Laboratory estimates for ampoule content were in reasonable agreement, with a few laboratories reporting notably higher ampoule content for 13/146 (laboratories 18b and 21–24a), but were not provided with ampoules of 84/510 for comparison due to limited stocks. The mean of laboratory estimates of 84/510 ampoule content gave 9.20 μg/ampoule (95% confidence limits 8.77–9.63), approximately 8% lower than the assigned content of 10 μg/ampoule for 84/510. The mean of laboratory estimates of 13/146 ampoule content gave 9.78 μg/ampoule (95% confidence limits 9.31–10.25), which is approximately 13% higher than the estimated content of 8.64 μg/ampoule for 13/146, as assigned by HPLC in phase II of this study. It should be noted that the C-peptide content of 84/510 was assigned by immunoassay estimates in a limited study (five laboratories with a total of seven immunoassays) in the late 1980s [5]. The assigned content of 84/510 is 10 μg per ampoule, but it is very possible this may be an overestimation. Taking the assigned content of 13/146 from phase II (8.64 μg/ampoule) and the ratio of immunoreactivity between 84/510 and 13/146 observed in this study, which is 0.94, it is likely that the content of 84/510 may be closer to 8.1 μg/ampoule. Because the manufacturer’s kit standards in this study are calibrated in terms of 84/510, with its assigned value of 10 μg/ampoule, it is perhaps not surprising that immunoassay estimates of the content of the candidate standard are higher than would be expected on the basis of the physicochemical assays. Manufacturers should therefore be made aware of the potential impact that replacement of 84/510 with 13/146, which has been assigned a more accurate value using physicochemical methods, may have on their assay system.
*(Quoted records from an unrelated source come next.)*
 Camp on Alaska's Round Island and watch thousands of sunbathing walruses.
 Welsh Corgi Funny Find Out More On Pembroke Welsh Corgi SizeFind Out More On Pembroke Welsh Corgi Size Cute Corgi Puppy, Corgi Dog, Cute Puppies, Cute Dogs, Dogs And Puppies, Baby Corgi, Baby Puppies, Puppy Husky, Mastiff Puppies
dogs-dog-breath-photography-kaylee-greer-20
Stability of 13/146 assessed by immunoassay

Five laboratories tested 13/146 and ATD samples of 13/146 that were stored at elevated temperatures of +4, +20, +37 and +45 °C for 18 months. Using 13/146 stored continuously at −20 °C as a baseline, estimates of the relative ampoule contents of 13/146 ATD samples were calculated (data not shown). Laboratories were in good agreement, giving a mean percentage C-peptide content of 100% (95% confidence limits of 99–101) for +4 °C, 100% (98–103) for +20 °C, 102% (99–102) for +37 °C and 97% (91–102) for +45 °C. Compared with HPLC analysis of degradation samples, there appears to be very little effect of thermal degradation on the immunoreactivity of the candidate standard, with no loss in immunoreactivity detected at +4, +20 or +37 °C elevated temperatures, and a very small percentage loss of 3% at +45 °C. This limited loss in activity did not allow a predicted yearly loss of activity to be determined from immunoassay data but did support the conclusion that 13/146 is sufficiently stable to serve as an IS.
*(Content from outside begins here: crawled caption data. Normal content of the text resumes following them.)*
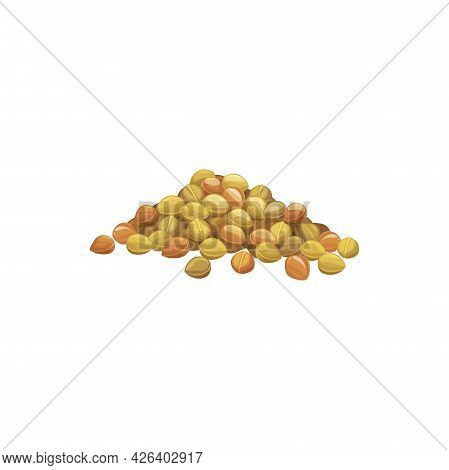 Pile Of Chickpeas Isolated Heap Of Pea Beans. Vector Organic Vegetarian Food, Soy Beans In Pile. Hea
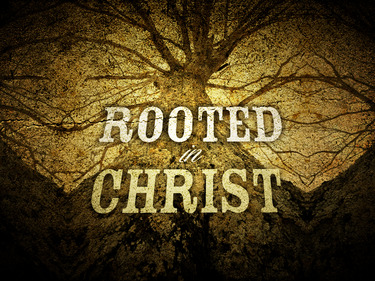 rooted-in-christ-small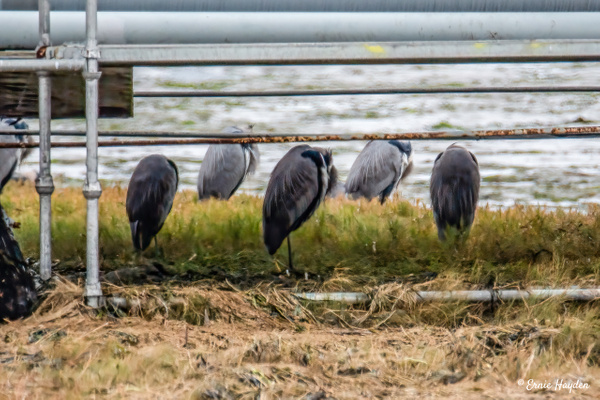 Herons Hunkered Down Under an Oil Pipeline - Herons - Rising Moon NW Photography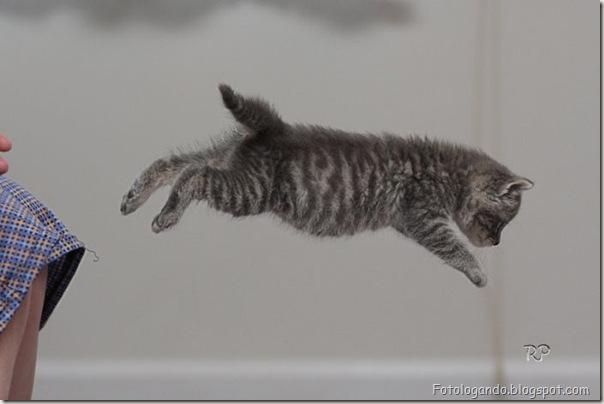 momento oinn especial gatos (12)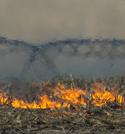 Center pivot in field fire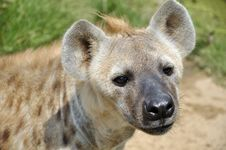 Free Spotted Hyena Stock Photo - 20738230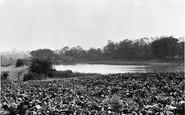 Killamarsh, the Ponds c1955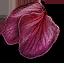 File:Tw3 ginatia petals.png
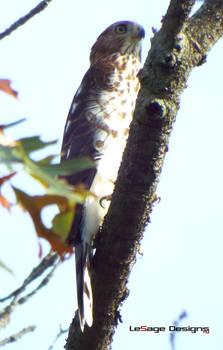 Besra Sparrow-Hawk -- North Eastern U.S.A.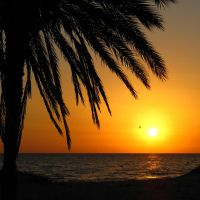 tunisian sunrise by Wilithin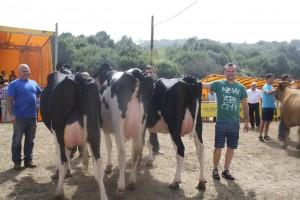las regueras vacas 4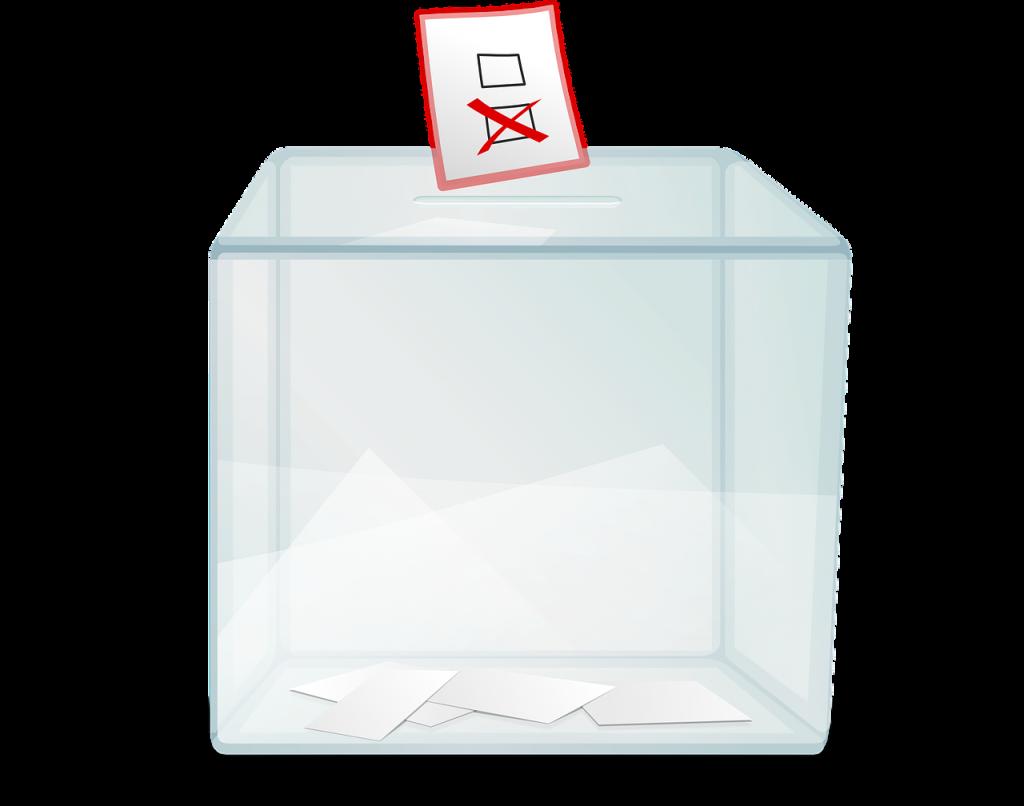 Кто имеет право голосовать на выборах?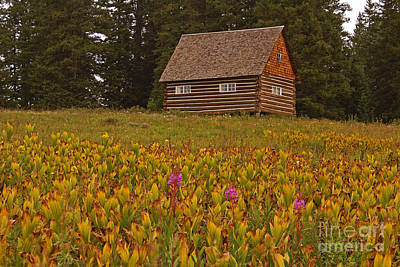 Photograph - Cabin On Grand Mesa by Kelly Black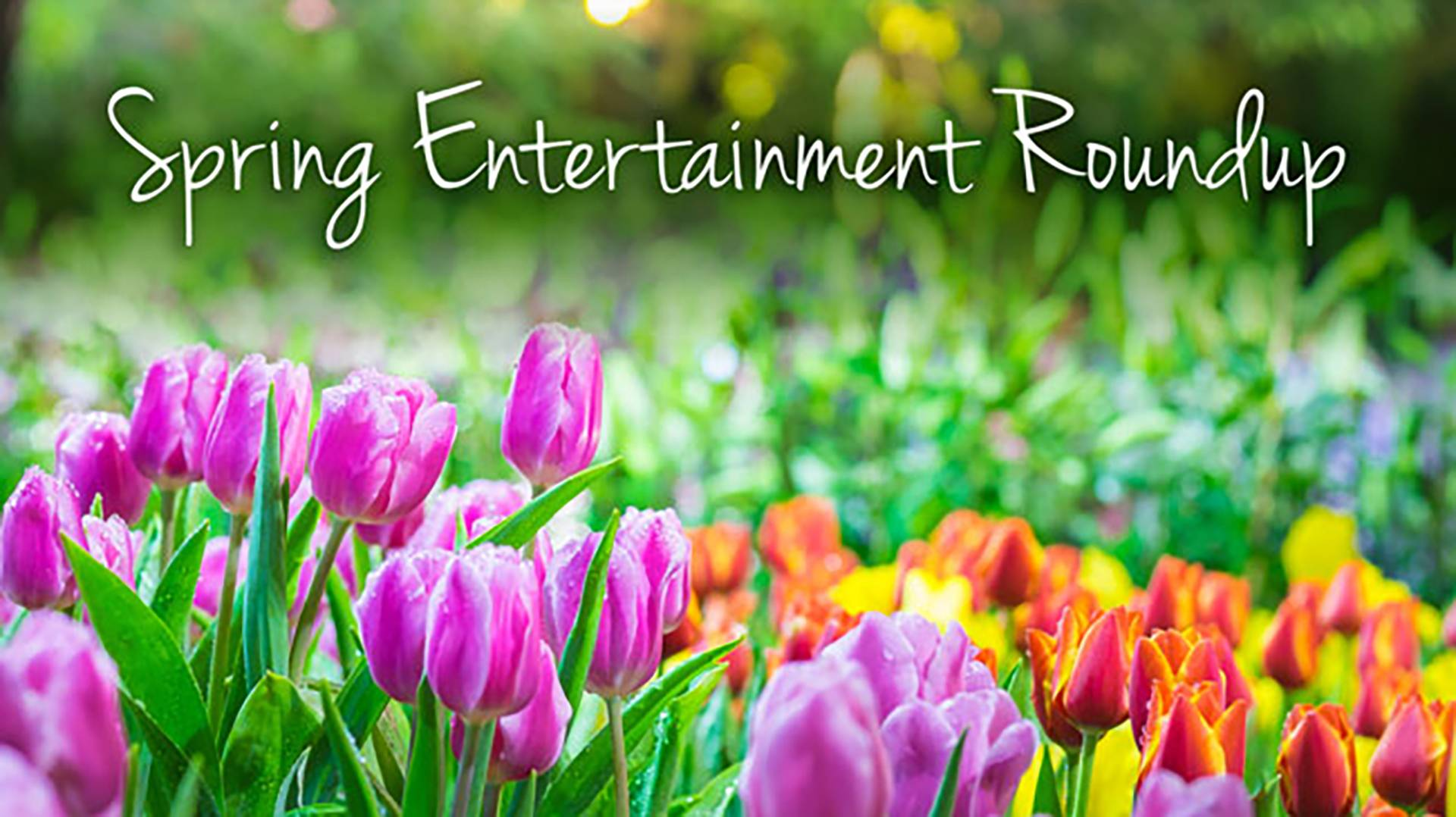Spring Entertainment Preview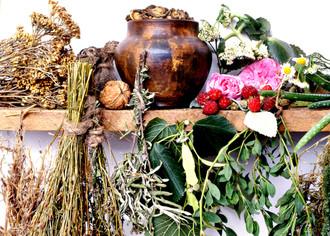 Свой бизнес: сбор лекарственных растений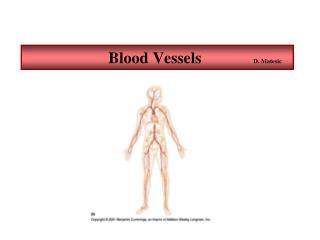 Blood Vessels              D. Matesic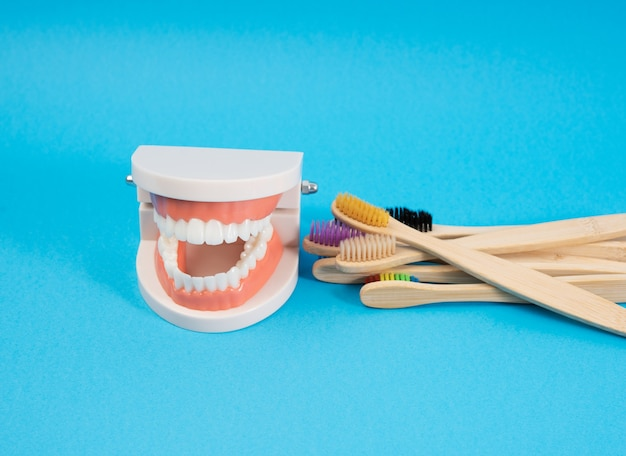 Plastic model van een menselijke kaak met witte tanden en houten tandenborstel op een blauwe achtergrond, mondhygiëne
Commutability of 13/146 and 84/510

Immunoassay data from phase IIIb of the study, in which serum and/or urine samples were included in assays alongside ampouled preparations, were reported by 14 laboratories (serum samples) and 11 laboratories (urine samples). Three serum samples and two urine samples were obtained from type I diabetics for inclusion in the study. As expected, values reported for these samples were described as zero or at/below the limit of detection for all immunoassays. These samples were then removed from further analysis of commutability. The statistical analyses used in the assessment of commutability of the ampouled preparations are described in the section “Statistical analysis”. Similar to the analysis in phase IIIa, for laboratory 19, only ampoule estimates from laboratory 19b results were further analysed as these represented ampouled preparations reconstituted in assay buffer as recommended by the manufacturer (horse serum matrix). In addition, assay run 2 results for samples AC–AF (13/146 spiked into C-peptide negative urine) performed by laboratory 17 in assays 17a, 17b, 17c and 17d were also excluded from further analysis due to potential technical error in the preparation or dilution of the samples.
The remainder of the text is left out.